* _THE PROBLEM_
Rewrite these lines with every "domed building" changed to "domed tower", keeping everything else the same.

=== DATA TO PROCESS ===

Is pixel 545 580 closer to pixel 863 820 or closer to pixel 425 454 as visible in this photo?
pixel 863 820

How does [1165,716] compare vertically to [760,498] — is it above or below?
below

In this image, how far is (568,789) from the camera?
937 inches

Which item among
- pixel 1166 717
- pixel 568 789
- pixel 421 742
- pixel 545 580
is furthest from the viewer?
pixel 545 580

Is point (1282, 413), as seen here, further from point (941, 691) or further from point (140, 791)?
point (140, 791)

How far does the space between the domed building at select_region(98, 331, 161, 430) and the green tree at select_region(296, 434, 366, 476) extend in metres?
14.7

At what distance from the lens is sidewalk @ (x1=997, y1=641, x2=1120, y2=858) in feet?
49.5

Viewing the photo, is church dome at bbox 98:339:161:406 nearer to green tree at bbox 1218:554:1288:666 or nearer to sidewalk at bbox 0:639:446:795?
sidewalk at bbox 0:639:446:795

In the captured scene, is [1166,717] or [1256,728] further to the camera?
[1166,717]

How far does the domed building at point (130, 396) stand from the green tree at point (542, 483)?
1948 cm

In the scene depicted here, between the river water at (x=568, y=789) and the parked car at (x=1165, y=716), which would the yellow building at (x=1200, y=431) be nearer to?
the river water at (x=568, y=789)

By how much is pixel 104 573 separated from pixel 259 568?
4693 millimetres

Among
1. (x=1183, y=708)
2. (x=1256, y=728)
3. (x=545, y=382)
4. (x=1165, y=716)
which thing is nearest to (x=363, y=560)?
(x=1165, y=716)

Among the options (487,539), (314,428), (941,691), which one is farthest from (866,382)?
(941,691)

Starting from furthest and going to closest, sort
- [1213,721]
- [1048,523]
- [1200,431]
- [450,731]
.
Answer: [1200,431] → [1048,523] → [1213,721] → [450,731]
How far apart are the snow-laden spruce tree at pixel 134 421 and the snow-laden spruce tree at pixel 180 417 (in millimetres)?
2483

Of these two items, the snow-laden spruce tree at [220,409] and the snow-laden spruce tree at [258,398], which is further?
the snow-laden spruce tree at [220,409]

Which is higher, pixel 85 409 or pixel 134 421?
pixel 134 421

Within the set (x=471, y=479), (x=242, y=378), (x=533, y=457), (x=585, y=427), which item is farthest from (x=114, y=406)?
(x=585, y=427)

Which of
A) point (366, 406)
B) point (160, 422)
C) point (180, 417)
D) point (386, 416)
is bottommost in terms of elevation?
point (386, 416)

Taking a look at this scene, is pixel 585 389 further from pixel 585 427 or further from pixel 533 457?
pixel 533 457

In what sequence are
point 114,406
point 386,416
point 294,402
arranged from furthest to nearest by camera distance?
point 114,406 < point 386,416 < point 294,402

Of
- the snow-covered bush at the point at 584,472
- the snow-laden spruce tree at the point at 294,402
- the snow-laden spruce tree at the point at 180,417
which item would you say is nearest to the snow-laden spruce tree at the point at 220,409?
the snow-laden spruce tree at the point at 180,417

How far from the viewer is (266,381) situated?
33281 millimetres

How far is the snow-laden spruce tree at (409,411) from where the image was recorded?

===

* _SOLUTION TO THE EXERCISE_
Is pixel 545 580 closer to pixel 863 820 or closer to pixel 425 454 as visible in this photo?
pixel 863 820

How does [1165,716] compare vertically to [760,498] — is it above or below?
below

In this image, how far is (568,789) from the camera?
937 inches

Which item among
- pixel 1166 717
- pixel 568 789
- pixel 421 742
- pixel 545 580
is furthest from the viewer?
pixel 545 580

Is point (1282, 413), as seen here, further from point (941, 691) or further from point (140, 791)?
point (140, 791)

How far does the space between the domed tower at select_region(98, 331, 161, 430) and the green tree at select_region(296, 434, 366, 476) extend in metres?
14.7

At what distance from the lens is sidewalk @ (x1=997, y1=641, x2=1120, y2=858) in feet?
49.5

Viewing the photo, is church dome at bbox 98:339:161:406 nearer to green tree at bbox 1218:554:1288:666 or nearer to sidewalk at bbox 0:639:446:795?
sidewalk at bbox 0:639:446:795

In the captured scene, is [1166,717] or [1256,728] further to the camera?
[1166,717]

How far does the domed tower at point (130, 396) stand from the green tree at point (542, 483)?
1948 cm

In the scene depicted here, between the river water at (x=568, y=789) and the parked car at (x=1165, y=716), which would the yellow building at (x=1200, y=431) be nearer to?
the river water at (x=568, y=789)

By how much is pixel 104 573 separated from pixel 259 568?
4693 millimetres

Among
1. (x=1183, y=708)
2. (x=1256, y=728)
3. (x=545, y=382)
4. (x=1165, y=716)
which thing is nearest to (x=363, y=560)?
(x=1165, y=716)

Among the options (487,539), (314,428), (941,691), which one is farthest from (866,382)?
(941,691)

Starting from furthest and going to closest, sort
- [1213,721]
- [1048,523]
- [1200,431]
- [450,731]
.
Answer: [1200,431] → [1048,523] → [1213,721] → [450,731]
How far apart are the snow-laden spruce tree at pixel 134 421 and the snow-laden spruce tree at pixel 180 417 (in millimetres)?
2483

Of these two items, the snow-laden spruce tree at [220,409] and the snow-laden spruce tree at [258,398], which is further?
the snow-laden spruce tree at [220,409]

Which is higher, pixel 85 409 or pixel 134 421?
pixel 134 421

Within the set (x=471, y=479), (x=242, y=378), (x=533, y=457), (x=585, y=427), which item is farthest from (x=114, y=406)?
(x=585, y=427)

Which of
A) point (366, 406)
B) point (160, 422)
C) point (180, 417)
D) point (386, 416)
is bottommost in terms of elevation?
point (386, 416)

Taking a look at this scene, is pixel 585 389 further from pixel 585 427 or further from pixel 533 457?
pixel 533 457

In what sequence are
point 114,406
point 386,416
point 294,402
arranged from furthest to nearest by camera distance?
point 114,406 < point 386,416 < point 294,402

Of
- the snow-covered bush at the point at 584,472
- the snow-laden spruce tree at the point at 294,402
- the snow-laden spruce tree at the point at 180,417
which item would you say is nearest to the snow-laden spruce tree at the point at 220,409?
the snow-laden spruce tree at the point at 180,417

How far from the viewer is (266,381) situated?
33281 millimetres

How far is the snow-laden spruce tree at (409,411) from where the image was recorded?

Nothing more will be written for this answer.